In fact, coming at a time when Xi’s directed crackdown on a whole range of businesses and social activities makes news of the new stock exchange rather odd, but understandable once you consider the recent trend in Chinese markets and official interference.
It’s quite clear that the new innovative companies the new exchange is going to target are the in areas of the economy being targeted by Xi and his government right now.
And it will be all about raising capital and financing new businesses with Chinese money and not seeing Chinese companies list on Hong Kong or especially the US markets to raise capital (which is in turn kept out of China).
In short, the new exchange will be a circuitous route for Xi and his government to gain greater control over Chinese business and finance.
Chinese companies which have US listings, or have just raised funds there, have been targeted by Xi and his regulators – ride share group Didi is a prime example, as are tech giants Tencent and Alibaba
In fact there’s a suspicion that the new exchange will deliberately favour “good’ companies (in Xi’s view) that promise to meet the government’s evolving rules on data, on business culture and on the way they treat staff – all areas of attack in recent months by Xi and his regulators.
It comes at a time when debt concerns remain high – especially with major property groups like Evergrande, and investment companies that previous governments set up to handle bad debt from previous booms and busts two and three decades ago.
Xi unveiled plans for the new exchange in a video address at the opening of a conference late on Thursday.
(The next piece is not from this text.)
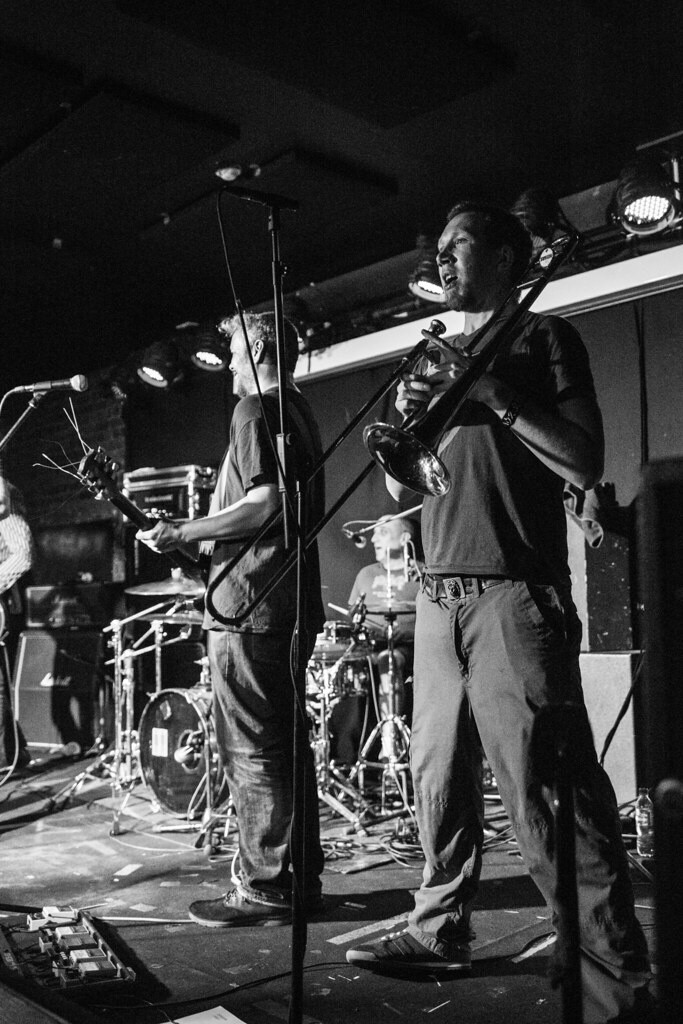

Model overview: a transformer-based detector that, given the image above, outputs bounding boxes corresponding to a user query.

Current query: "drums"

[137,686,231,819]
[306,632,372,698]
He said the new exchange will aim at small and medium-sized companies and enterprises and is part of a reform of Beijing’s New Third Board which started in 2013.
Neither Xi nor the China Securities Regulatory Commission (CSRC) said if the Beijing stock exchange would be open to overseas-listed firms. If that is the case, it would see increased competition in listings for the Hong Kong Exchanges and Clearing Ltd (HKEx).
HKEx shares dropped more than 2% on Friday and shares in Shenzhen’s ChiNext fell over 1% as investors both underperforming the broader market.
Reuters reported that the shares of brokerages, including Northeast Securities Co, Dongxing Securities Co and Shenwan Hongyuan Group Co jumped on Friday, as investors bet they will benefit from more initial public offerings (IPOs).
“This is a step forward in capital market reforms, as it enhances the multi-layered capital market system and direct financing,” Morgan Stanley said in a note.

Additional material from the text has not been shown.